:: Source data

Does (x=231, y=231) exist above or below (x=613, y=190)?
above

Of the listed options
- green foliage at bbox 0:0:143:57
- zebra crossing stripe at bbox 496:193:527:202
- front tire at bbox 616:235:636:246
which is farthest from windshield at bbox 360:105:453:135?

::::

Could you recast all the items above as a numbered list, one line per entry, with the blank lines left out?

1. Does (x=231, y=231) exist above or below (x=613, y=190)?
2. above
3. Of the listed options
4. - green foliage at bbox 0:0:143:57
5. - zebra crossing stripe at bbox 496:193:527:202
6. - front tire at bbox 616:235:636:246
7. which is farthest from windshield at bbox 360:105:453:135?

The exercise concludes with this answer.